The nitrogen-vacancy (NV) center in diamond has garnered great interest over the past decade as its electronic spin shows promise as a quantum bit (qubit) and nanoscale sensor. Consisting of a substitutional nitrogen adjacent to a vacant site within the carbon lattice of diamond, this defect exhibits millisecond-long spin coherence times extending beyond room temperature, spin-dependent optical addressability, coupling to intrinsic and nearby nuclear spins, and it can be controlled and manipulated through electrical, magnetic, and optical means. In particular, at cryogenic temperatures (T < 25 K), the NV center's excited state becomes sharp and optically resolvable, providing a solid-state quantum optical testbed. In this thesis, I describe several experiments that explore this quantum optical interface to facilitate the development of a photonic network of single spins linked and controlled by light.

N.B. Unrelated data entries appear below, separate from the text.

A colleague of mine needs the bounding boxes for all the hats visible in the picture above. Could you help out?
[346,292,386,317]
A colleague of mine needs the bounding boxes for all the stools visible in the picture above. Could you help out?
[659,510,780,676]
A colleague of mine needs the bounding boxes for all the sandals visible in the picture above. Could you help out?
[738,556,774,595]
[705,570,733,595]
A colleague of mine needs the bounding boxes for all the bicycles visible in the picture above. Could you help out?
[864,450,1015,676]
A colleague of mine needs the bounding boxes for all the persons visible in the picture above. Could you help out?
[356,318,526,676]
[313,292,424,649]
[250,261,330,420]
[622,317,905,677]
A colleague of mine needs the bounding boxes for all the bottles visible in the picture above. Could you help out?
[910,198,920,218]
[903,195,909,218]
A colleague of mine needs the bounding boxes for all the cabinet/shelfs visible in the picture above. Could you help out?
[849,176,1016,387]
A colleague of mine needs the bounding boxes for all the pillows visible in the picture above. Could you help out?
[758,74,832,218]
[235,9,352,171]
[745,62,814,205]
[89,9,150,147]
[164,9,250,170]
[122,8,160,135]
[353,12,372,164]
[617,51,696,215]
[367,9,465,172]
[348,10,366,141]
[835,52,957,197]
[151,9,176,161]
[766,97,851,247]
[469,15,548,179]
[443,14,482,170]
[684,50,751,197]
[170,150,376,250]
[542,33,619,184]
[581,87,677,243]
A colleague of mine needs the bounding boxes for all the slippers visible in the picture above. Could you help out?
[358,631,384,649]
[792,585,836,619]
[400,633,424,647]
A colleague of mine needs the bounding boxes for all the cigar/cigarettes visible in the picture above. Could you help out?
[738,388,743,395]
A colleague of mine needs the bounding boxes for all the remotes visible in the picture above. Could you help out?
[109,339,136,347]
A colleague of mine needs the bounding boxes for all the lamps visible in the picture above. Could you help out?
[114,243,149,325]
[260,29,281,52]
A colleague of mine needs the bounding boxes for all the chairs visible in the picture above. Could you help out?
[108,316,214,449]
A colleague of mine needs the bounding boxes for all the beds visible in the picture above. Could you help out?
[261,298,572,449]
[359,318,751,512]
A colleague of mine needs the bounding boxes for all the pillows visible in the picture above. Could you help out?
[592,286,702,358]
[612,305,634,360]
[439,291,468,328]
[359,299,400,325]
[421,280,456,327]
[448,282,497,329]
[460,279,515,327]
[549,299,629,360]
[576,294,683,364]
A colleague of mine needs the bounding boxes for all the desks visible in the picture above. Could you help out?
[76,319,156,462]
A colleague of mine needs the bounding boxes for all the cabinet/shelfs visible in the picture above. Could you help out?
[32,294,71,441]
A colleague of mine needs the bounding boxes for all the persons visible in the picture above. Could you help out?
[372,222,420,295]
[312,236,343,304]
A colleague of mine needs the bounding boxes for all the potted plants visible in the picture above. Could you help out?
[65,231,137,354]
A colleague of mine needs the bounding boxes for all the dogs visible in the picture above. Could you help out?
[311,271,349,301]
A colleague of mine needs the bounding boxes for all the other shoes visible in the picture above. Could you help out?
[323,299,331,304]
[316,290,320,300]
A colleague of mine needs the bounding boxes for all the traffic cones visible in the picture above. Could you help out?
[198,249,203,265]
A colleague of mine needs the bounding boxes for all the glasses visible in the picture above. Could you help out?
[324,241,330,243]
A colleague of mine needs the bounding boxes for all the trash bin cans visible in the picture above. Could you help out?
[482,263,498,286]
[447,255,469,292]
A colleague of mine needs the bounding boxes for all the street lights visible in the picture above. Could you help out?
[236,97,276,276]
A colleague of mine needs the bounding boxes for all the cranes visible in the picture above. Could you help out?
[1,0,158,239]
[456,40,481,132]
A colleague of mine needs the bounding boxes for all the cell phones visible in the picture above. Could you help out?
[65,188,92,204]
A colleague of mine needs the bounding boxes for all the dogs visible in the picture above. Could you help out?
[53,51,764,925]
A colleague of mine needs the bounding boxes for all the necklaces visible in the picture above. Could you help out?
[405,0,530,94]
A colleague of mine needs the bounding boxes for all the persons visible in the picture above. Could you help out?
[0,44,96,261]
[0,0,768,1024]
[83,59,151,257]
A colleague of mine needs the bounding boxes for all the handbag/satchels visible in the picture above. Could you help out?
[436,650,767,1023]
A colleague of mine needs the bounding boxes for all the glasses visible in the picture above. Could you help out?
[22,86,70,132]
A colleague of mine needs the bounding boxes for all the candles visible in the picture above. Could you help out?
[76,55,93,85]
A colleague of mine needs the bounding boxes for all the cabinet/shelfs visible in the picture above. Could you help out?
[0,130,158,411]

We begin by exploring how electric fields tune the orbital levels within the NV center through the DC Stark effect, finding a surprising photo-induced field that aids in the ability to tune multiple NV centers' optical transitions to degeneracy. We then develop techniques to fully control the spin state of the NV center by coupling through a lambda system, an energy configuration consisting of two lower levels coupled to one of higher energy. When a lambda system is optically driven, the spin becomes trapped in a dark state, or the eigenstate of the system that is not coupled to the light fields through destructive interference, forming the basis for the various types of control demonstrated. We demonstrate arbitrary-basis initialization and readout of the spin state through coherent population trapping, as well as the ability to rotate about any arbitrary basis through stimulated Raman transitions.

Combining these techniques, we measure the NV center's spin coherence through a completely optical measurement. We then extend these lambda system techniques to adiabatically move the dark state in trajectories around the Bloch sphere. Such trajectories accumulate a quantum mechanical phase that depends only on the geometry of the path enclosed, not on the energetics or time of the interaction. We characterize the interaction, measure this phase, known as Berry phase, and explore the limits of its control and resilience to noise. Finally, we demonstrate another all-optical control technique that uses strong ultrafast pulses of light to transfer the spin between the ground and excited states, deriving spin manipulation from the excited state dynamics. This technique also provides time-resolved spectroscopy of the excited state and its various decay and decoherence mechanisms.

These experiments advance the progress toward the development of photonic networks coupling and controlling defects through light-matter interactions.